Don't repeat yourself

    c = getc(fp);
if (c == '\0') continue;
if (c == '\n' || c == EOF) {
end_of_line = true;
c = '\0';
}


This code is identical to the previous block, except that it sets a boolean. This could easily be refactored into a function such as this:

char strip_until_next_char(bool *end_of_line) {
while (true) {
int c = getc(fp);
if (c == '\0') continue;
if (c == '\n' || c == EOF) {
*end_of_line = true;
return '\0';
}
*end_of_line = false;
return (char) c;
}
}


or:

bool strip_until_next_char(char *out_c) {
while (true) {
int c = getc(fp);
if (c == '\0') continue;
if (c == '\n' || c == EOF) {
*out_c = '\0';
return true;
}
*out_c = (char) c;
return false;
}
}


# Spare me the details

Ideally, code would read like flowing English. That means it's easy to see what it does at an algorithmic level and we don't have to worry about which bits move where. It also means it's easy to adjust and spot the flaws in it. To do that we can refactor the code into functions that say what they do. Thus:

do {
char c;
end_of_line = strip_until_next_char(&c);

bool ok = ensure_allocation_fits(string_length, &line, &arr_size, end_of_line);
if (!ok) {
goto err_cleanup;
}

line[i++] = c;
} while (!end_of_line);


# sizeof(char)

sizeof returns multiples of char, thus sizeof(char) is defined as being 1. It's nice that you're being explicit about the contents of your allocations, but if so I think it'd be best if you did this:

size_t arr_size = 1 * sizeof(char);


# average case

How often do you expect to do strings of size 1?

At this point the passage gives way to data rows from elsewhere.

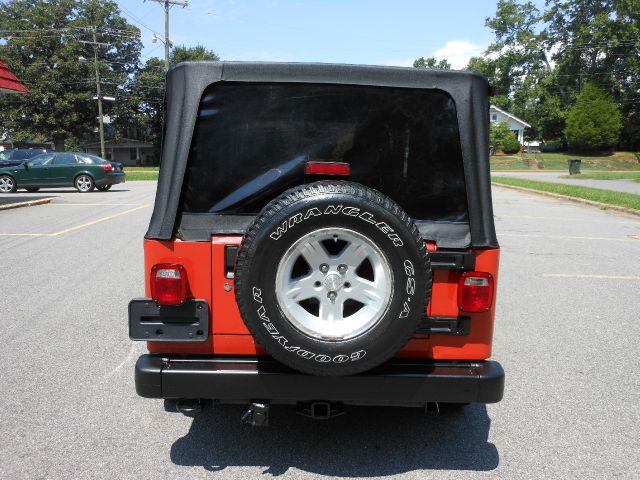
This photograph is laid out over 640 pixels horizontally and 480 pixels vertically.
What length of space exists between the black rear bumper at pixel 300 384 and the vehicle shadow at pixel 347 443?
46 cm

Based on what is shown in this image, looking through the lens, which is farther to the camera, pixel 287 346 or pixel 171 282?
pixel 171 282

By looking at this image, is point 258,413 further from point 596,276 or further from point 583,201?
point 583,201

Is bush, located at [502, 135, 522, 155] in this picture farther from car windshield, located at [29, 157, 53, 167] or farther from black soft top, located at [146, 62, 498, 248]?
black soft top, located at [146, 62, 498, 248]

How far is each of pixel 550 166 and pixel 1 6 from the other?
61171 mm

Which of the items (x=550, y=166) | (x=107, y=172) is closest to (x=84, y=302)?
(x=107, y=172)

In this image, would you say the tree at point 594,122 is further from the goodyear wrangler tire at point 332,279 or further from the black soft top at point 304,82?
the goodyear wrangler tire at point 332,279

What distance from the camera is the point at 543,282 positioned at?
746 cm

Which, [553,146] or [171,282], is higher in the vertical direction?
[553,146]

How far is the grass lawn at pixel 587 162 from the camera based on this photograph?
53.8 metres

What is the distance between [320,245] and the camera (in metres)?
2.63

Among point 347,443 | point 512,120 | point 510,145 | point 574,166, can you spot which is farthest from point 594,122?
point 347,443

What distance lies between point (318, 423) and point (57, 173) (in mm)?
19598

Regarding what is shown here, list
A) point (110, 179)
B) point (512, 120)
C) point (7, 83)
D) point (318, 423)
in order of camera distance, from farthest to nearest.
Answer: point (512, 120)
point (110, 179)
point (7, 83)
point (318, 423)

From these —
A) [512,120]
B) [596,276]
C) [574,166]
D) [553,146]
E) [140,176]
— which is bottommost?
[140,176]
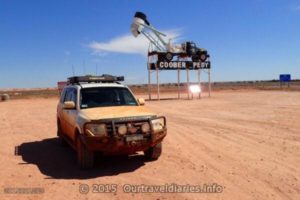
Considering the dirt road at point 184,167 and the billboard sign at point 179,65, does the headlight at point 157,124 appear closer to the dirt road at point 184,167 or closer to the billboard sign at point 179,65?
the dirt road at point 184,167

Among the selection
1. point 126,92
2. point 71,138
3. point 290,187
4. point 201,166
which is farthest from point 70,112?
point 290,187

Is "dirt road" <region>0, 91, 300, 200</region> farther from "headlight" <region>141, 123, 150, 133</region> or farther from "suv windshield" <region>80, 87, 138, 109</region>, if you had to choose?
"suv windshield" <region>80, 87, 138, 109</region>

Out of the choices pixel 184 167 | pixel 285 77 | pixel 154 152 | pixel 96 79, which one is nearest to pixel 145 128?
pixel 154 152

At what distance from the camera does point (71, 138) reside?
A: 9.46 meters

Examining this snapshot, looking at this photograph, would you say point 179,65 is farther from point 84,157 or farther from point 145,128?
point 84,157

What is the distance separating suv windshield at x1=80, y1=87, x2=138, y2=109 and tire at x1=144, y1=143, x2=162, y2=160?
1363mm

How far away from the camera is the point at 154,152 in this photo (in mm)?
8828

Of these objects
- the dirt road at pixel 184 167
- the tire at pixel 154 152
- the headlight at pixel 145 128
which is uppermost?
the headlight at pixel 145 128

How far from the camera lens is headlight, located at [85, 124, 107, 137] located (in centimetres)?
773

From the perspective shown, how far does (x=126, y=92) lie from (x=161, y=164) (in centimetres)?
233

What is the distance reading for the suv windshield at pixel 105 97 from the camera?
9242 mm

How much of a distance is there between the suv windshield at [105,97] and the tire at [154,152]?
1.36m

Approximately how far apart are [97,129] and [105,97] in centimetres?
190

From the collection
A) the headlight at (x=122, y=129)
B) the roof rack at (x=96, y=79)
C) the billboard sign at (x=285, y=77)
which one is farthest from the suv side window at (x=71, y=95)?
the billboard sign at (x=285, y=77)
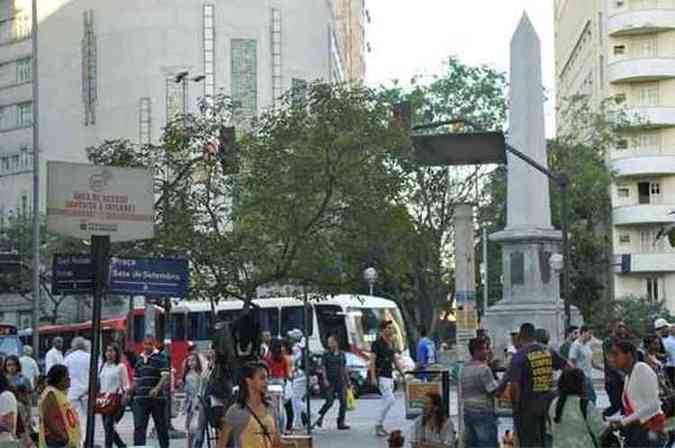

Currently you'll go 1, 2, 4, 8. So you'll do 4 reallocs just to get to an average length of a short string. Give that you do a shrink-realloc at the end of your program you might save yourself some time and simply start with an allocation of 100 or something.

# undef

#undef EXPAND_RATIO


This is commendable, but also kind of pointless. Unless you expect the code to be included into something? Importantly though: it's not idiomatic. Most people only undef something when they want to immediately define it again.

• Thank you for the review. What type i should be still bugs me. My intention was that i acts purely as an array index as in line[i++] = c;. I figured i doesn't represent size itself, thus the integer type and occurrences of i * sizeof(char) despite it's just "×1". Should i still be defined as a size_t? Jan 8 at 18:15
• "You're losing the ability to check for EOF here, as the manual specifically says it returns a char cast as int or EOF." --> A problem for a different reason. EOF is very often -1 and assigning signed char c = getc(fp); is not a problem when end-of-file/input error occurs. OTOH reading character 255 likely also results in a -1 saved - losing differentiation from EOF. IAC, agree with conclusion: use int c. Jan 9 at 2:12
• The function uses an int to represent all chars and EOF. The cast to char is truncation, so you're technically losing the EOF, as that's out of range of the char. :)
– Pod
Jan 9 at 13:36
• @UM-Li: a big pain point for me when using C, especially with the POSIX API, is "which integer should this be??". There's so many of them and they all need to be used together! Why size_t in this case? Imagine if i` was SIZE_MAX + 1. What would that mean for your program? Is it something you'd want it to be? Note that C will promote SIZE_MAX to unsigned long long in that equality check.